December 07, 2004

Problems

We've entered a period of instability that we're trying to understand. The problem is at the interface between our application and the mindserver, and it's intermittent.

Intermittent errors are the worst.

Posted by judielaine at 06:53 AM | Comments (0) | TrackBack

May 04, 2004

Root Drive Meltdown

Our Product manager just sent this to our partners.

You may have noticed that RedLightGreen is down, and might be wondering what the prognosis is.

Suffice to say, it's a nontrivial problem that involves hardware. Hardware is being replaced as quickly as possible, but it's very likely that RedLightGreen will be down through tomorrow (Wednesday). The home page for RedLightGreen will reflect our best guess as to status.

Regretfully, we hadn't gotten around to having a hot spare root drive on this particular machine (RedLightGreen, as a pilot project, is a little lower in priority than our subscription services.)

It does bring up one of the problems with bookmarking our system. Links to "[www.]RedLightGreen.com" will point to our outage page right now, but any links that have servelet path elements will break. We have some code to fix that, and we're testing it now....

Posted by judielaine at 05:24 PM | Comments (0) | TrackBack

January 05, 2004

Quiet

We're down until 9 January, loading the 2003 records into the system. This has happened with many, many hitches already. In mid-December, we loaded data into our DB2 database during our overnight outage periods (and ran over into the morning at times). That did not go well, and it appears that some of the data is scrambled. If one accesses a row in some memory range, the database shuts down. We have to fix that, as well as load data into the Recommind database. Under "normal" operating conditions, we should be able to add data while the system is live. Unfortunately, we're not under normal conditions yet.

We intend to be up in time for folks to view the system at the RLG booth at ALA.

Posted by judielaine at 02:19 PM | Comments (0) | TrackBack

October 31, 2003

Upgrade & Promotion

We've added a number of bug fixes and a few labeling revisions to RedLightGreen this evening. During the "overnight" outage we're also fixing the most perplexing bug -- the one where you can't search on a single word unless it can be separated into a root and suffix(es).

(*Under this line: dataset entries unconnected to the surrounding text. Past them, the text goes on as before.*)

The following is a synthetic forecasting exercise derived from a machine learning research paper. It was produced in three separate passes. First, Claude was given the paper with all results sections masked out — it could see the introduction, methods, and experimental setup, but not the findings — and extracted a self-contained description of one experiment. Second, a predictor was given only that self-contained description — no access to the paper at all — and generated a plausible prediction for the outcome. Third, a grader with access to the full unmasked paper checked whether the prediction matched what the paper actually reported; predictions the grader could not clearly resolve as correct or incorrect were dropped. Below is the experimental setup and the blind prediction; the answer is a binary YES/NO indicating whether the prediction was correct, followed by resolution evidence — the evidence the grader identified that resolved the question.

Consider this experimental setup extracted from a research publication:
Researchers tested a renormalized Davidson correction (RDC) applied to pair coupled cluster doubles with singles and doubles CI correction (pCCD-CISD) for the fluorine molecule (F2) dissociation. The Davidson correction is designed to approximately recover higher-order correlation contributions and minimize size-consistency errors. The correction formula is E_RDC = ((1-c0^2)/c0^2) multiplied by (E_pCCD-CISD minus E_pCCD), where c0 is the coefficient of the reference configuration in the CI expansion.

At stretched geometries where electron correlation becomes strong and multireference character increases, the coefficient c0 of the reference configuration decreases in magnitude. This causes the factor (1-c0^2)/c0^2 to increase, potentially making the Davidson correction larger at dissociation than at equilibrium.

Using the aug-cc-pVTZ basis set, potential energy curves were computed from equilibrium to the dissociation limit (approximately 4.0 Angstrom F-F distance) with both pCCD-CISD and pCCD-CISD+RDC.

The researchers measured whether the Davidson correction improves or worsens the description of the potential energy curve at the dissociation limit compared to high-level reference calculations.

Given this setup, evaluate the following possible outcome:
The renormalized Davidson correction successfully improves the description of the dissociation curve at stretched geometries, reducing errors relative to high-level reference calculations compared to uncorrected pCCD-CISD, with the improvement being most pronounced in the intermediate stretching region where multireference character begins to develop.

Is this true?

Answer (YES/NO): NO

We're going to be promoting at our partner institutions next week -- i expect we'll begin to see real undergraduate usage.

We are also still suffering the DB2 JDBC bug that crashes Websphere -- waiting for a DB2 fixpack on that....

Happy Halloween!

Posted by judielaine at 06:07 PM | Comments (0) | TrackBack

October 28, 2003

Unicode client woes

So, first, the appearance that we can't handle UNICODE rankles. RLG has been involved in the Development of UNICODE over the last decade, and before that with other character encoding schemes. I have much respect for my colleagues here, and i hate to embarrass them.

So, we do have a known bug: when you see a "Related Subject" or "Related Author" with non-ASCII characters in it, the JavaScript creating the link chokes on the UNICODE. We're working on a fix for that. Other than that, this system is all UTF-8. Which isn't to say it's perfect, but there are interpretation issues on the client side -- and i think they're even worse than the simple rendering variants across browsers.

Last week, i could not cut and paste 毛 澤東 with my Mac. They displayed just fine in Firebird, but no luck cutting and pasting. This worked just fine on my Win 2000 box at work (Mozilla 1.0.2). I've upgraded my Mac to 10.3 over the weekend. I can now cut and paste those characters into the RedLightGreen search box and have a perfectly happy search.

So, now to reconsider the diacritics. I spoke with our local UNICODE expert, Joan Aliprand (the first named author of The Unicode Standard, Version 4.0. and here for RLG's involvement with the UNICODE Consortium in 1994). Joan pointed out that there are (at least) two ways to express many diacritic characters -- the character may be a composite of two codes or it can be the distinct code for the character. We chose composite characters for our translation.

We chose to configure the MindServer to be completely character set and language agnostic -- we have too many languages and character sets in our data to lock them down. The MindServer, then will match UTF-8 character to character -- it's not smart enough to decompose or recompose characters with diacritics.

When Porst tried his Jänich search, it's possible that the umlaut-a was a single character (although, when i search "janich," i find that Wissenschaftstheorie als Wissenschaftskritik has a German record where Jürgen has an umlaut-u but Janich has no diacritics). My diacritic sample search is for Hans Küng.

On my 10.2 Mac i had lousy results, which contradicted my testing on my Win 2000 box. Today i can repeat the search. First, because i'm resisting learning how to type anything but what's on my American keyboard, i search for "kung." When i view the details, i see "Ku[]ng" where the [] is the box character used to indicate "yeah, that's a proper character but i can't display it." (It displays just fine on the Win 200 box.) It's clear that this is a composed diacritic character -- the diacritic is the character that's not displaying: I paste that into the search box, and the u-umlaut displays. ("Küng")*sigh* The search works just fine.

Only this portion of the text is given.